= Trecho =
# # # #
OBRAS RARAS


A QUESTÃO DO PATRIMÔNIO, REVISITANDO – II

Dando continuidade ao resumo dos artigos publicados sobre a questão do livro raro e antigo na qualidade de patrimônio bibliográfico, hoje falaremos sobre aspectos históricos e conceitos, entre outros, que deram origem a estudos sobre o tema. Vamos nos deter em pesquisas do século XX, em especial as de Alois Riegl, historiador da arte na virada do século XIX para o XX, autor do ensaio The Modern Culture of Monuments: Its Character and Its Origins (1903). Vários conceitos utilizados por esse autor podem ser aplicados à Biblioteconomia de Livros Raros para um melhor entendimento do que seja patrimônio bibliográfico.

Os bens móveis escritos foram chamados por Riegl de monumentos, na França do século XVIII, e de monumentos de escrita, na Áustria. Esse autor atribuiu tipos de valor ao monumento, por exemplo, o intencional e o não intencional. No primeiro caso, resumindo, é a criação do homem com a finalidade de preservar o presente para as gerações futuras. Já os não intencionais, mais numerosos e conhecidos por nós, atualmente, são os monumentos artísticos e históricos que não tinham esse significado na sua gênese; essa é uma atribuição moderna da sociedade.

Outros dois conceitos pertinentes discutidos por Riegl são os de valor de antiguidade e valor histórico. O valor de antiguidade de um monumento se torna aparente por certas características físicas que possui, como possíveis imperfeições, alteração de cor e forma. Assim, o monumento pode ser apreciado por suas qualidades físicas e por suas marcas no tempo. Já o valor histórico é assim definido:

O valor histórico de um monumento é baseado no contexto específico e individual que representa no desenvolvimento da criação humana em um campo determinado. A partir dessa perspectiva, o que nos interessa no monumento não são os traços das forças destruidoras da natureza [...], mas a forma original do monumento como produto da humanidade. O valor histórico de um monumento aumenta quanto mais fiel à sua integridade permanecer e revelar seu estado original de criação: distorções e deteriorações parciais desagradam; não são ingredientes bem vindos ao valor histórico. [...] Não preserva traços da idade ou outras mudanças causadas pelo impacto da natureza desde o tempo em que o monumento foi criado [...] (RIEGL, 1996: 75).

Ao substituir “monumento” por “livro/documento antigo”, vemos o quanto as ideias se aplicam ao patrimônio escrito, manuscrito ou impresso.
# # # #
= Dados fornecidos =
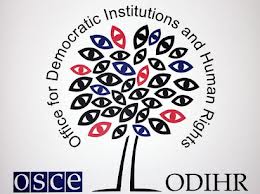 osce odihr(7).jpg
# # # #
= Enunciado =
Responda às perguntas a seguir com base no texto sobre patrimônio bibliográfico.
1. Em que ano foi publicado o ensaio de Alois Riegl mencionado no texto?
2. Como os bens móveis escritos foram chamados na Áustria?
3. Por quais características físicas se torna aparente o valor de antiguidade de um monumento?

= Solução detalhada =
1. Em 1903.
2. Foram chamados de monumentos de escrita.
3. Por possíveis imperfeições e pela alteração de cor e forma.